WORK REQUIRED
In the listing below, locate the line containing "Heart Snake Necklace" and the line containing "California---ROAD-TRIP-X-Lightroom-Preset---Basti-Hansen". Output both of them and every line between, exactly as written, and nothing more.

PROVIDED DATA
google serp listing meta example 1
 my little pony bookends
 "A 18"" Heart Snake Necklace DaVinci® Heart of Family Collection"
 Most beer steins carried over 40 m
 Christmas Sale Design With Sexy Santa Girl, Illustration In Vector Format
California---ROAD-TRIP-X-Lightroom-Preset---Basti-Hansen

...

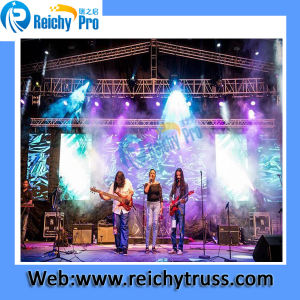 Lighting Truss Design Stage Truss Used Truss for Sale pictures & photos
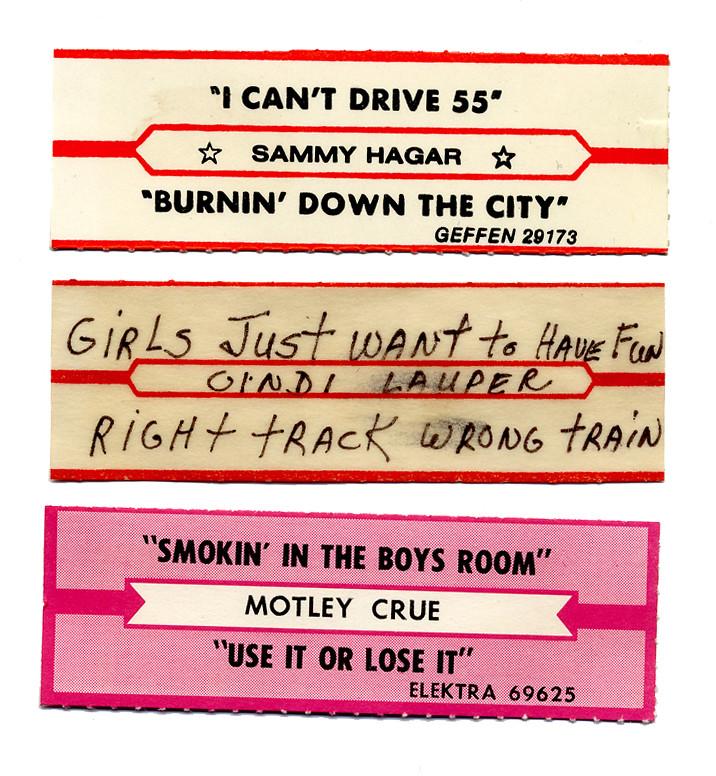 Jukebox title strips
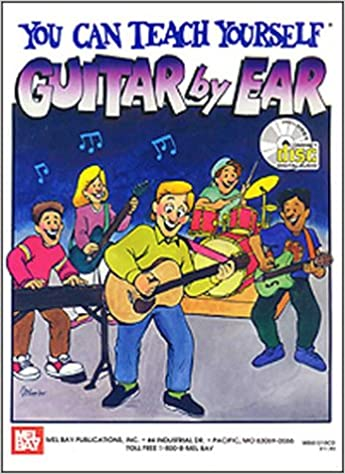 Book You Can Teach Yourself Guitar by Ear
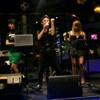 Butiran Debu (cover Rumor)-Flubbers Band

---

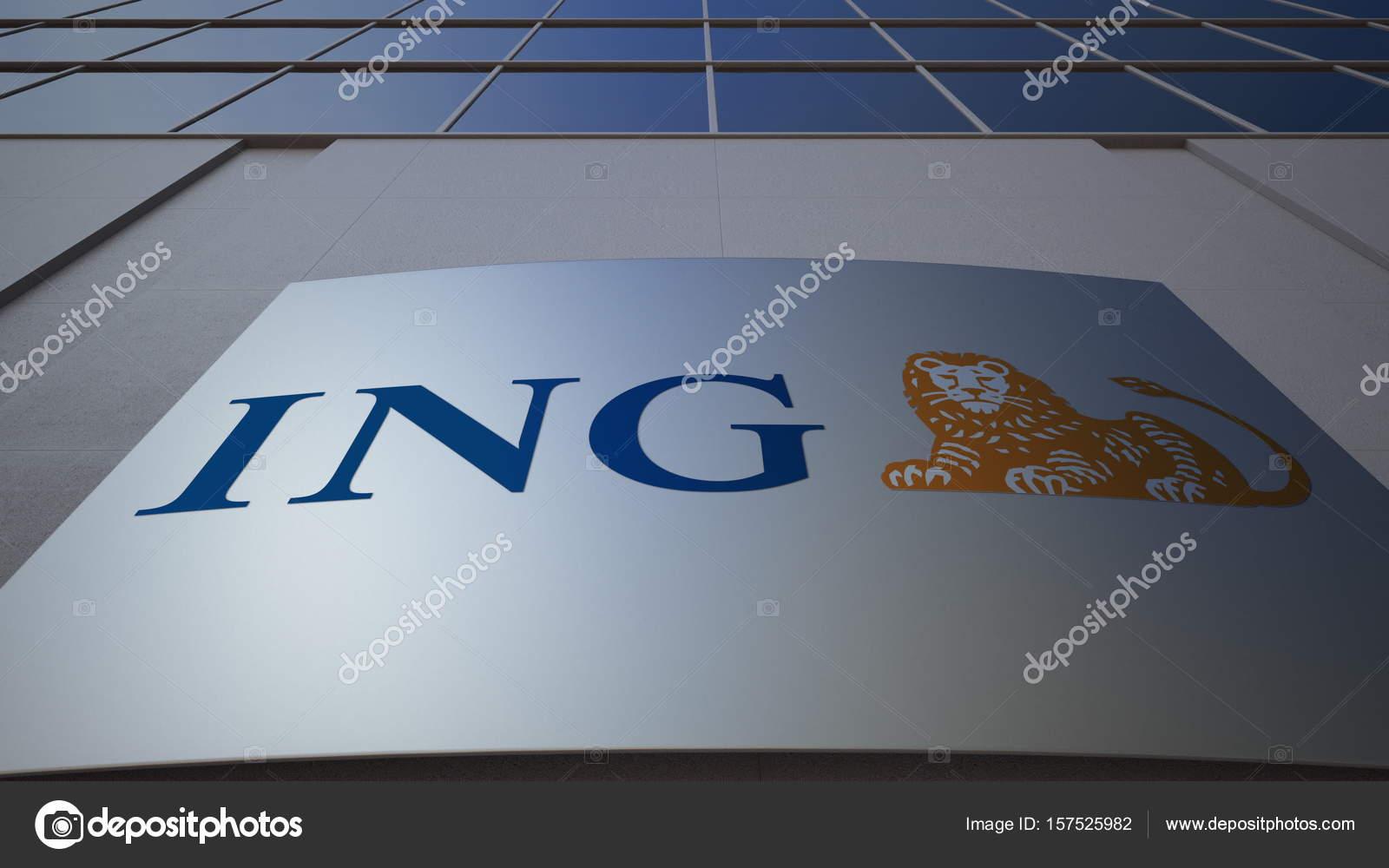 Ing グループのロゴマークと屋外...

REPLY
 "A 18"" Heart Snake Necklace DaVinci® Heart of Family Collection"
 Most beer steins carried over 40 m
 Christmas Sale Design With Sexy Santa Girl, Illustration In Vector Format
California---ROAD-TRIP-X-Lightroom-Preset---Basti-Hansen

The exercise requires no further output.